Pull out every line in the data that has the string "site" in it.

┌────────

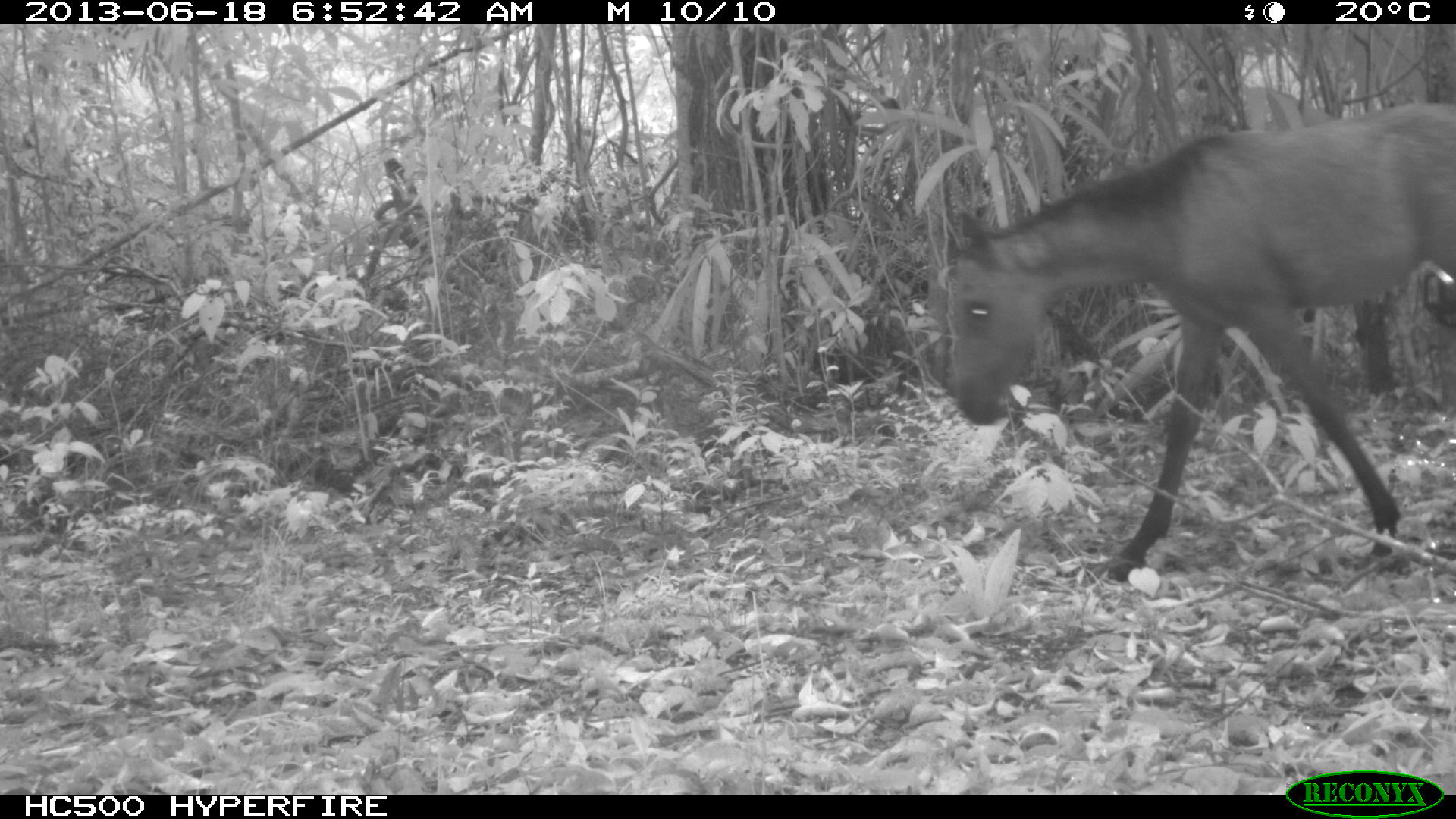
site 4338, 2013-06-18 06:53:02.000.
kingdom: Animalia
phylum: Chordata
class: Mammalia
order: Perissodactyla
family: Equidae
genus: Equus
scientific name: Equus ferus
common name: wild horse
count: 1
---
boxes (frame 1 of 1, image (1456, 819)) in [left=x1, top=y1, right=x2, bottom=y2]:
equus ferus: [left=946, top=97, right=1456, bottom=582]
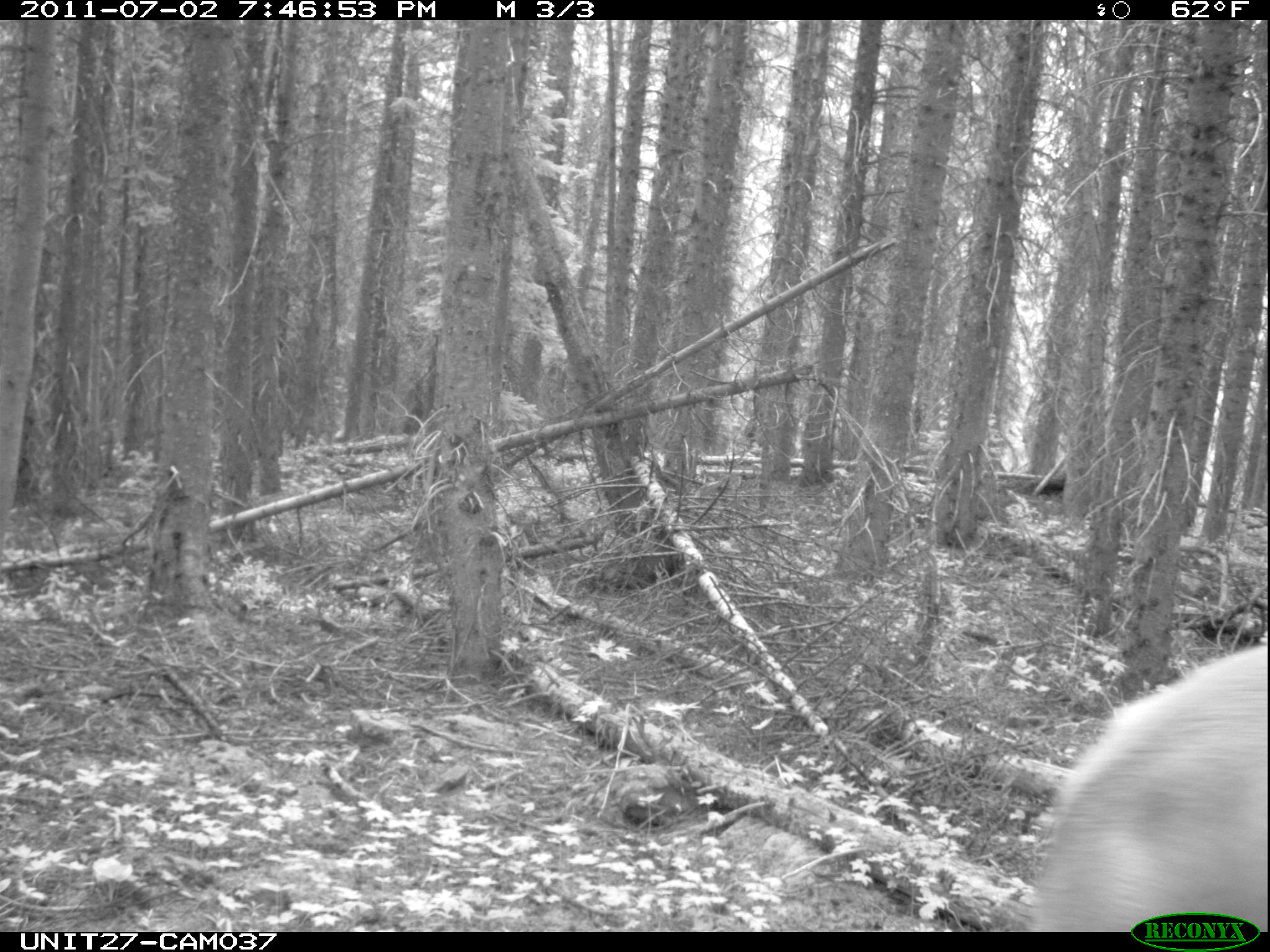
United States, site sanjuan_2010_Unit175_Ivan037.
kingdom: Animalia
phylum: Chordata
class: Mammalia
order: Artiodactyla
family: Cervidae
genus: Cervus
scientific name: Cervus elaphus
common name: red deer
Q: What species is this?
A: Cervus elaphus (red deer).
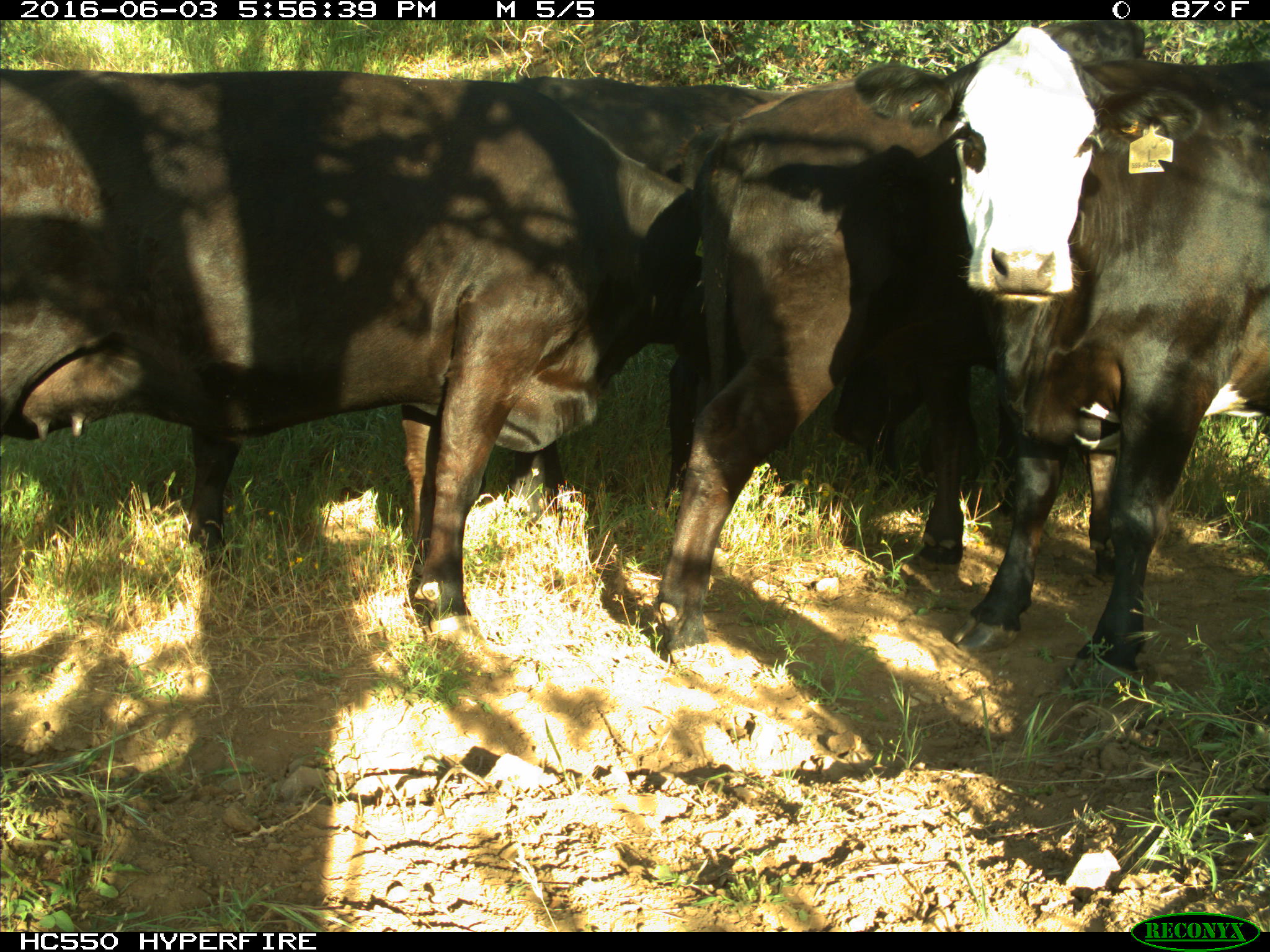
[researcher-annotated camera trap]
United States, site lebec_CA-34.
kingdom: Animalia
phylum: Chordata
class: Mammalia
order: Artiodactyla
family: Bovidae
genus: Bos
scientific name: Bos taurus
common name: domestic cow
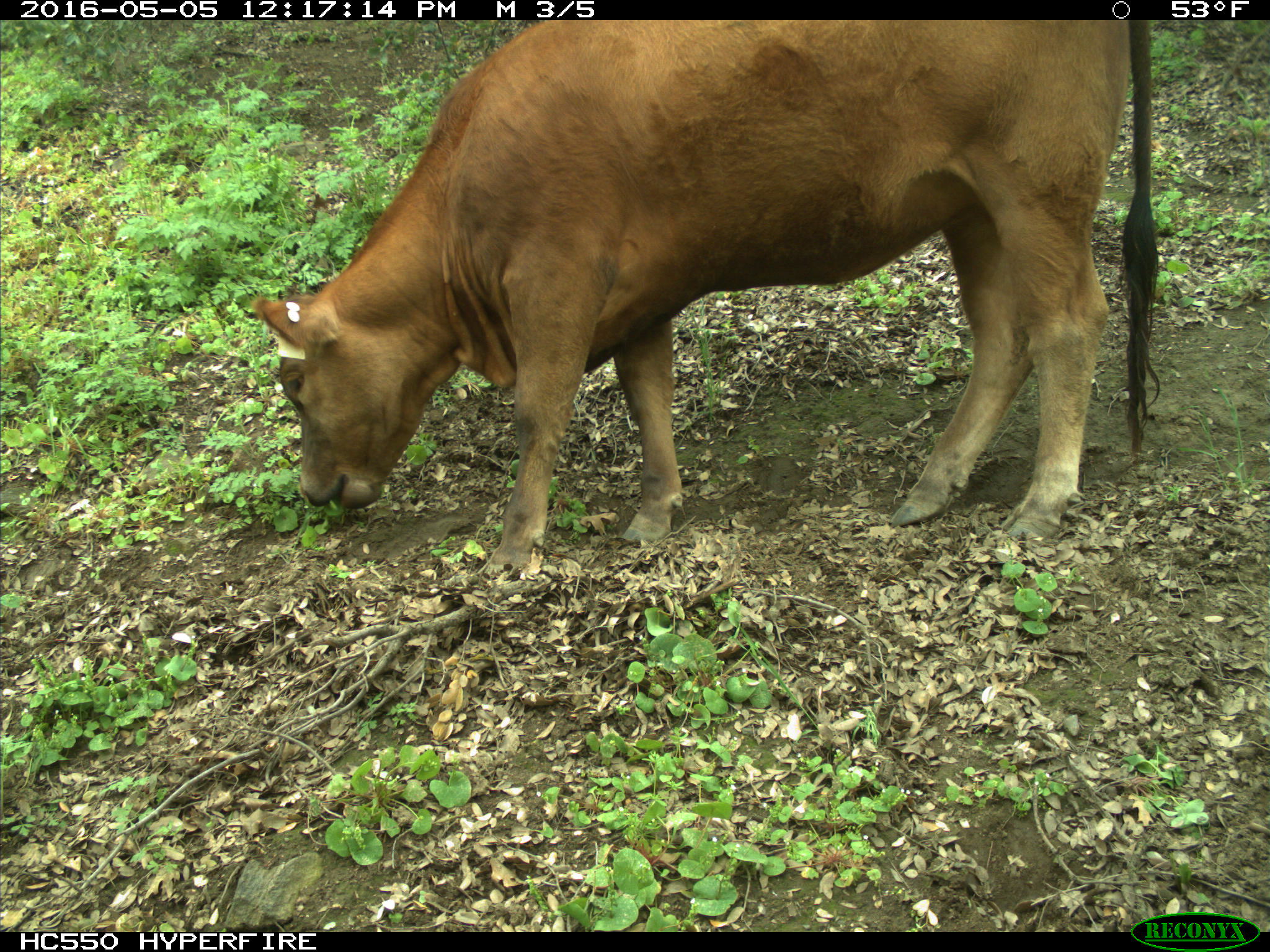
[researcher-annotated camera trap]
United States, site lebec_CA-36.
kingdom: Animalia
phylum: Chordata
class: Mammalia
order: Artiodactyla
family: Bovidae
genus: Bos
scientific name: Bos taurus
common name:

└────────

YOUR RESPONSE:
site 4338, 2013-06-18 06:53:02.000.
United States, site sanjuan_2010_Unit175_Ivan037.
United States, site lebec_CA-34.
United States, site lebec_CA-36.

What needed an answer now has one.